--- start DATA LINES ---

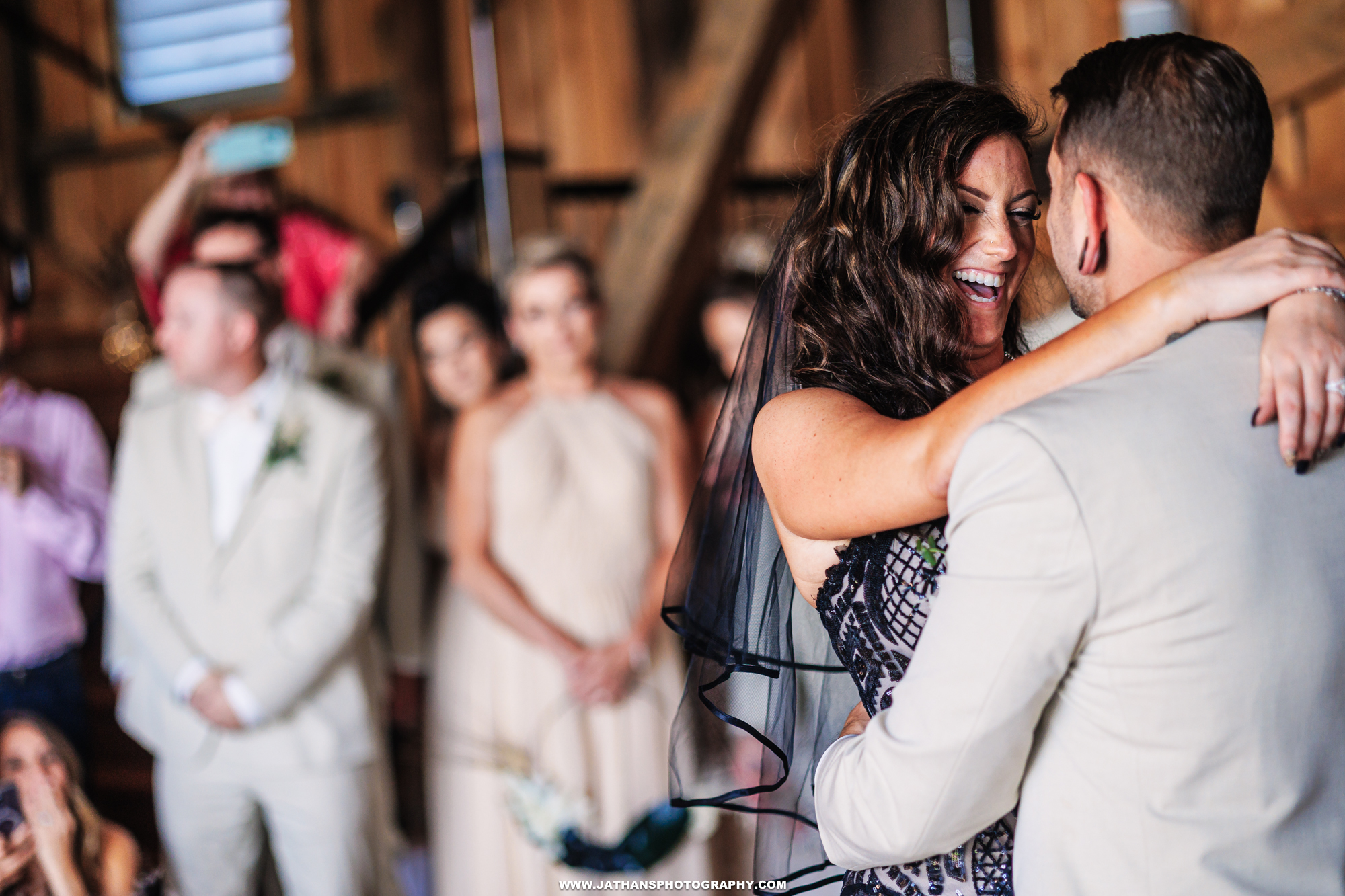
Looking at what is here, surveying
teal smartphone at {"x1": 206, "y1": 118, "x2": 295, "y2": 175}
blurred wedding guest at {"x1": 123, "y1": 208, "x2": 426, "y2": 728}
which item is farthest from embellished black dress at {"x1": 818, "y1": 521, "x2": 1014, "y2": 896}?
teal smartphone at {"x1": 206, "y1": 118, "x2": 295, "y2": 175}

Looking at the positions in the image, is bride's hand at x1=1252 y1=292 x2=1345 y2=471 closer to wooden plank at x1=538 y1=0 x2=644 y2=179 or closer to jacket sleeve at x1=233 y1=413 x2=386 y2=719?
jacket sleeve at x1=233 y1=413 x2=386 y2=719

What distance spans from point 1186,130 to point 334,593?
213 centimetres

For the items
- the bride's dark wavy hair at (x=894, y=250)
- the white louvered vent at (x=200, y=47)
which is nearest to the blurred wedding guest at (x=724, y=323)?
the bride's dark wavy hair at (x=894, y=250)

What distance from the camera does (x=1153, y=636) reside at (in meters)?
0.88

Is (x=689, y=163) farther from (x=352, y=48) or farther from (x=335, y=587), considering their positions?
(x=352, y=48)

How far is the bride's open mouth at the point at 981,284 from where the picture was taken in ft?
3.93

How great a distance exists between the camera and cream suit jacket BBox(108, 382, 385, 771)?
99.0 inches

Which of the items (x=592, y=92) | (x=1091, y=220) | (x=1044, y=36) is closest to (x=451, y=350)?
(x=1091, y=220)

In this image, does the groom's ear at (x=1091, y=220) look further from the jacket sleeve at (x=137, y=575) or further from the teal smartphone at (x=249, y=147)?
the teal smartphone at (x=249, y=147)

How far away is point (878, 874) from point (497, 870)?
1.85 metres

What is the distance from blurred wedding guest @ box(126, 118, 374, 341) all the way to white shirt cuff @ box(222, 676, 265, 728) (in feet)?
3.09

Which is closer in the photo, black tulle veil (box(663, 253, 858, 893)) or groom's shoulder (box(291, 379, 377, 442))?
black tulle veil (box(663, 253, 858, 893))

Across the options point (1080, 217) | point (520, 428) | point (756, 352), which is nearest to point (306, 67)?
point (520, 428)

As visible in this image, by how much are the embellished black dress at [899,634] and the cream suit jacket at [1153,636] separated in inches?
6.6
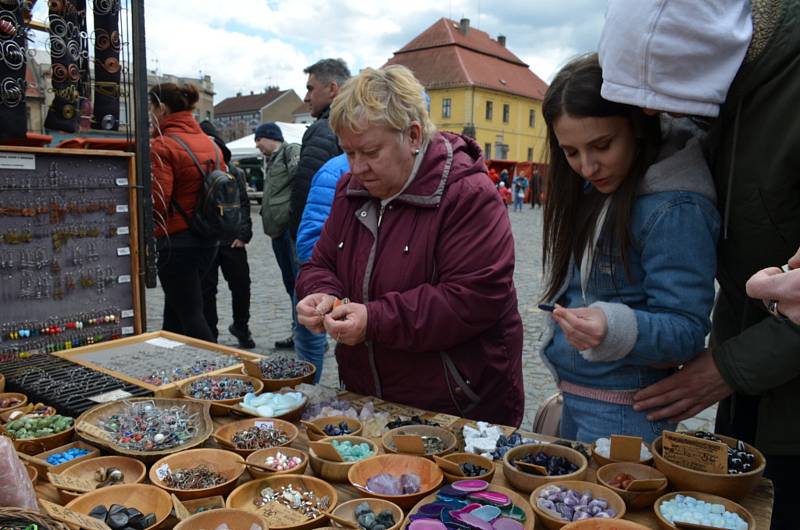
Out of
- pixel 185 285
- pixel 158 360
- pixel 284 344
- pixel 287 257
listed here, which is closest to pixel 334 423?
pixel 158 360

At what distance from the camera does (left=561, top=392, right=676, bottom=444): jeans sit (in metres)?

--- end DATA LINES ---

* **TASK**:
Rewrite all of the material above, swapping every occurrence of "blurred wedding guest" for "out-of-focus wedding guest" and keeping everything else the same. Omit the pictures from your answer.

* **CORRECT OUTPUT**:
Looking at what is here, surveying
teal smartphone at {"x1": 206, "y1": 118, "x2": 295, "y2": 175}
out-of-focus wedding guest at {"x1": 123, "y1": 208, "x2": 426, "y2": 728}
which item is farthest from embellished black dress at {"x1": 818, "y1": 521, "x2": 1014, "y2": 896}?
teal smartphone at {"x1": 206, "y1": 118, "x2": 295, "y2": 175}

Looking at the positions in the image, is bride's hand at x1=1252 y1=292 x2=1345 y2=471 closer to wooden plank at x1=538 y1=0 x2=644 y2=179 or closer to jacket sleeve at x1=233 y1=413 x2=386 y2=719?
jacket sleeve at x1=233 y1=413 x2=386 y2=719

What distance spans from point 1186,130 to point 334,593?
213 centimetres

For the items
- the bride's dark wavy hair at (x=894, y=250)
- the white louvered vent at (x=200, y=47)
which is nearest to the out-of-focus wedding guest at (x=724, y=323)?
the bride's dark wavy hair at (x=894, y=250)

What distance from the camera does (x=1153, y=636) reside at (in meters)?
0.88

Is (x=689, y=163) farther from (x=352, y=48) or farther from (x=335, y=587), considering their positions?
(x=352, y=48)

How far is the bride's open mouth at the point at 981,284 from where the picture was taken in ft?
3.93

How great a distance exists between the camera and cream suit jacket BBox(108, 382, 385, 771)?
99.0 inches

Which of the items (x=592, y=92) | (x=1091, y=220) | (x=1044, y=36) is closest to (x=451, y=350)?
(x=1091, y=220)

In this image, does the groom's ear at (x=1091, y=220) look further from the jacket sleeve at (x=137, y=575) or further from the teal smartphone at (x=249, y=147)?
the teal smartphone at (x=249, y=147)

How far away is point (878, 874) from point (497, 870)?
1.85 metres

What is the distance from out-of-focus wedding guest @ box(126, 118, 374, 341) all the way to white shirt cuff @ box(222, 676, 265, 728) (in feet)?
3.09

Which is closer in the photo, black tulle veil (box(663, 253, 858, 893)) or groom's shoulder (box(291, 379, 377, 442))?
black tulle veil (box(663, 253, 858, 893))

Across the options point (1080, 217) | point (520, 428) | point (756, 352), which is nearest to point (306, 67)?
point (520, 428)

As visible in this image, by how much are the embellished black dress at [899,634] and the cream suit jacket at [1153,636] separated in inches?
6.6
Out of
- pixel 185 285
- pixel 158 360
- pixel 284 344
- pixel 287 257
listed here, which is closest to pixel 334 423?
pixel 158 360

At what distance from the camera does (left=561, top=392, right=676, bottom=444): jeans sit (in metres)?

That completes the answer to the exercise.